--- Supplied records Enclosed Below ---
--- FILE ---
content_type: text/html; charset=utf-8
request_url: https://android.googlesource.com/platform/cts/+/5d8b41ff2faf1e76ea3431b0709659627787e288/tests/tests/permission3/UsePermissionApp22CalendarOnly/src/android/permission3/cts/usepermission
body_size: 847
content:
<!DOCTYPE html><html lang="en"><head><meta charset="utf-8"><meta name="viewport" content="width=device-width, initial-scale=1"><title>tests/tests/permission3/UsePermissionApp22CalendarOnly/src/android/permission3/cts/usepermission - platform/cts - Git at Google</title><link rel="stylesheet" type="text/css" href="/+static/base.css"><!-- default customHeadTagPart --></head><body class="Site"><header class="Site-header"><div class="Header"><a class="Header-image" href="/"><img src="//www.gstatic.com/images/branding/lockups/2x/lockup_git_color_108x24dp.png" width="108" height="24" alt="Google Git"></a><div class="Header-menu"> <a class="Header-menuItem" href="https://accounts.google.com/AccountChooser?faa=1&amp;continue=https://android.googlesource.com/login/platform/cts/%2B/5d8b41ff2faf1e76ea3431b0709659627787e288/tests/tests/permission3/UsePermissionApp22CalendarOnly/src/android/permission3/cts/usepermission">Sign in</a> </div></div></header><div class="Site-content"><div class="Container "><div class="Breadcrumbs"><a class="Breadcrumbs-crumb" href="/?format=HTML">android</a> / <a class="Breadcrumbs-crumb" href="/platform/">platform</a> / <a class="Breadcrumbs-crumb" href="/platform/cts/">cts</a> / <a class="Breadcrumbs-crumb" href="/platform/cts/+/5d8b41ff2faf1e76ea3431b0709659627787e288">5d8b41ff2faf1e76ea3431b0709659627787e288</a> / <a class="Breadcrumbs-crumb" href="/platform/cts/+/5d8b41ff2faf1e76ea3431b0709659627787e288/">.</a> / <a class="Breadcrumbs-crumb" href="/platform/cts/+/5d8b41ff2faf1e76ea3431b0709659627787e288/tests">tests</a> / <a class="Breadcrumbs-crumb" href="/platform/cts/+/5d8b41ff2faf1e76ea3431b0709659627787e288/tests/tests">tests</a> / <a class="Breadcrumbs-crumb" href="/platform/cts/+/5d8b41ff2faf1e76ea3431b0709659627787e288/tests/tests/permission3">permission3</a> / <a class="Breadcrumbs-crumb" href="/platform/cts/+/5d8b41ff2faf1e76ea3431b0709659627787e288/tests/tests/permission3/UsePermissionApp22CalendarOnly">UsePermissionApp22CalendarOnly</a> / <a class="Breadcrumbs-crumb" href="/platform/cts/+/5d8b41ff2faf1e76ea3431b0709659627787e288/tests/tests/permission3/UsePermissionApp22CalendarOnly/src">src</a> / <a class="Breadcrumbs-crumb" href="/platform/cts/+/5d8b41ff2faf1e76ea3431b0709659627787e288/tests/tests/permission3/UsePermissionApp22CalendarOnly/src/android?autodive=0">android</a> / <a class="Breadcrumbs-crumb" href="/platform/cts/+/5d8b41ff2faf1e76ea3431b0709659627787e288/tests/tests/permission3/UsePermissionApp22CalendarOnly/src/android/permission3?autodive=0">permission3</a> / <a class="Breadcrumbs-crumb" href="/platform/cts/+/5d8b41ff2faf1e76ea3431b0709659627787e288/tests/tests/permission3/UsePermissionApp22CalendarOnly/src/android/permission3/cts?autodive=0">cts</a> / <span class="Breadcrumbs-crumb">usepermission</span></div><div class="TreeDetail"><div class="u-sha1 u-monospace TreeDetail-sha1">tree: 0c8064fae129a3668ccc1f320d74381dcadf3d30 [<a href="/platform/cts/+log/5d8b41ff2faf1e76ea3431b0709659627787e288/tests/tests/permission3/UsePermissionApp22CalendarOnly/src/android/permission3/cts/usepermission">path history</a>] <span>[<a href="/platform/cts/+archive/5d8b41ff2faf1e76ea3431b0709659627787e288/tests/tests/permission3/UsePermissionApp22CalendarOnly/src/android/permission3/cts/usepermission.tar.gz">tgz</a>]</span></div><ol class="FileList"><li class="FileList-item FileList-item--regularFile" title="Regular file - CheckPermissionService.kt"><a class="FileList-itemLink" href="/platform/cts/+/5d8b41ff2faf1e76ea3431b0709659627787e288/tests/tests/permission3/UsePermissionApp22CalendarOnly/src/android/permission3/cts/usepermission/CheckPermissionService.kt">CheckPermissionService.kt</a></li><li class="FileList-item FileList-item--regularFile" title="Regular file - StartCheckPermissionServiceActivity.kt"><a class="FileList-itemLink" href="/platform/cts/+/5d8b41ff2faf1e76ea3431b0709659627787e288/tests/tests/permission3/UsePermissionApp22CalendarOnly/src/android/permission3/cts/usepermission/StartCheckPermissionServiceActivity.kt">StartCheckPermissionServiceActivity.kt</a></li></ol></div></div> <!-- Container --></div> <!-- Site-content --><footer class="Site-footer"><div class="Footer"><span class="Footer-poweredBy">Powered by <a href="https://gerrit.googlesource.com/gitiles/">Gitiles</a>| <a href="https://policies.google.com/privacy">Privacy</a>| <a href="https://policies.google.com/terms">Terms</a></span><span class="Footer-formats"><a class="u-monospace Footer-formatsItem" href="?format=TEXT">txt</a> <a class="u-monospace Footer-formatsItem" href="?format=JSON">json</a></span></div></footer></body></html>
--- End of Enclosed Supplied records ---
(Task requirements):
Every record should be retyped so that it matches the original exactly.

(Answer to this problem):
--- FILE ---
content_type: text/html; charset=utf-8
request_url: https://android.googlesource.com/platform/cts/+/5d8b41ff2faf1e76ea3431b0709659627787e288/tests/tests/permission3/UsePermissionApp22CalendarOnly/src/android/permission3/cts/usepermission
body_size: 847
content:
<!DOCTYPE html><html lang="en"><head><meta charset="utf-8"><meta name="viewport" content="width=device-width, initial-scale=1"><title>tests/tests/permission3/UsePermissionApp22CalendarOnly/src/android/permission3/cts/usepermission - platform/cts - Git at Google</title><link rel="stylesheet" type="text/css" href="/+static/base.css"><!-- default customHeadTagPart --></head><body class="Site"><header class="Site-header"><div class="Header"><a class="Header-image" href="/"><img src="//www.gstatic.com/images/branding/lockups/2x/lockup_git_color_108x24dp.png" width="108" height="24" alt="Google Git"></a><div class="Header-menu"> <a class="Header-menuItem" href="https://accounts.google.com/AccountChooser?faa=1&amp;continue=https://android.googlesource.com/login/platform/cts/%2B/5d8b41ff2faf1e76ea3431b0709659627787e288/tests/tests/permission3/UsePermissionApp22CalendarOnly/src/android/permission3/cts/usepermission">Sign in</a> </div></div></header><div class="Site-content"><div class="Container "><div class="Breadcrumbs"><a class="Breadcrumbs-crumb" href="/?format=HTML">android</a> / <a class="Breadcrumbs-crumb" href="/platform/">platform</a> / <a class="Breadcrumbs-crumb" href="/platform/cts/">cts</a> / <a class="Breadcrumbs-crumb" href="/platform/cts/+/5d8b41ff2faf1e76ea3431b0709659627787e288">5d8b41ff2faf1e76ea3431b0709659627787e288</a> / <a class="Breadcrumbs-crumb" href="/platform/cts/+/5d8b41ff2faf1e76ea3431b0709659627787e288/">.</a> / <a class="Breadcrumbs-crumb" href="/platform/cts/+/5d8b41ff2faf1e76ea3431b0709659627787e288/tests">tests</a> / <a class="Breadcrumbs-crumb" href="/platform/cts/+/5d8b41ff2faf1e76ea3431b0709659627787e288/tests/tests">tests</a> / <a class="Breadcrumbs-crumb" href="/platform/cts/+/5d8b41ff2faf1e76ea3431b0709659627787e288/tests/tests/permission3">permission3</a> / <a class="Breadcrumbs-crumb" href="/platform/cts/+/5d8b41ff2faf1e76ea3431b0709659627787e288/tests/tests/permission3/UsePermissionApp22CalendarOnly">UsePermissionApp22CalendarOnly</a> / <a class="Breadcrumbs-crumb" href="/platform/cts/+/5d8b41ff2faf1e76ea3431b0709659627787e288/tests/tests/permission3/UsePermissionApp22CalendarOnly/src">src</a> / <a class="Breadcrumbs-crumb" href="/platform/cts/+/5d8b41ff2faf1e76ea3431b0709659627787e288/tests/tests/permission3/UsePermissionApp22CalendarOnly/src/android?autodive=0">android</a> / <a class="Breadcrumbs-crumb" href="/platform/cts/+/5d8b41ff2faf1e76ea3431b0709659627787e288/tests/tests/permission3/UsePermissionApp22CalendarOnly/src/android/permission3?autodive=0">permission3</a> / <a class="Breadcrumbs-crumb" href="/platform/cts/+/5d8b41ff2faf1e76ea3431b0709659627787e288/tests/tests/permission3/UsePermissionApp22CalendarOnly/src/android/permission3/cts?autodive=0">cts</a> / <span class="Breadcrumbs-crumb">usepermission</span></div><div class="TreeDetail"><div class="u-sha1 u-monospace TreeDetail-sha1">tree: 0c8064fae129a3668ccc1f320d74381dcadf3d30 [<a href="/platform/cts/+log/5d8b41ff2faf1e76ea3431b0709659627787e288/tests/tests/permission3/UsePermissionApp22CalendarOnly/src/android/permission3/cts/usepermission">path history</a>] <span>[<a href="/platform/cts/+archive/5d8b41ff2faf1e76ea3431b0709659627787e288/tests/tests/permission3/UsePermissionApp22CalendarOnly/src/android/permission3/cts/usepermission.tar.gz">tgz</a>]</span></div><ol class="FileList"><li class="FileList-item FileList-item--regularFile" title="Regular file - CheckPermissionService.kt"><a class="FileList-itemLink" href="/platform/cts/+/5d8b41ff2faf1e76ea3431b0709659627787e288/tests/tests/permission3/UsePermissionApp22CalendarOnly/src/android/permission3/cts/usepermission/CheckPermissionService.kt">CheckPermissionService.kt</a></li><li class="FileList-item FileList-item--regularFile" title="Regular file - StartCheckPermissionServiceActivity.kt"><a class="FileList-itemLink" href="/platform/cts/+/5d8b41ff2faf1e76ea3431b0709659627787e288/tests/tests/permission3/UsePermissionApp22CalendarOnly/src/android/permission3/cts/usepermission/StartCheckPermissionServiceActivity.kt">StartCheckPermissionServiceActivity.kt</a></li></ol></div></div> <!-- Container --></div> <!-- Site-content --><footer class="Site-footer"><div class="Footer"><span class="Footer-poweredBy">Powered by <a href="https://gerrit.googlesource.com/gitiles/">Gitiles</a>| <a href="https://policies.google.com/privacy">Privacy</a>| <a href="https://policies.google.com/terms">Terms</a></span><span class="Footer-formats"><a class="u-monospace Footer-formatsItem" href="?format=TEXT">txt</a> <a class="u-monospace Footer-formatsItem" href="?format=JSON">json</a></span></div></footer></body></html>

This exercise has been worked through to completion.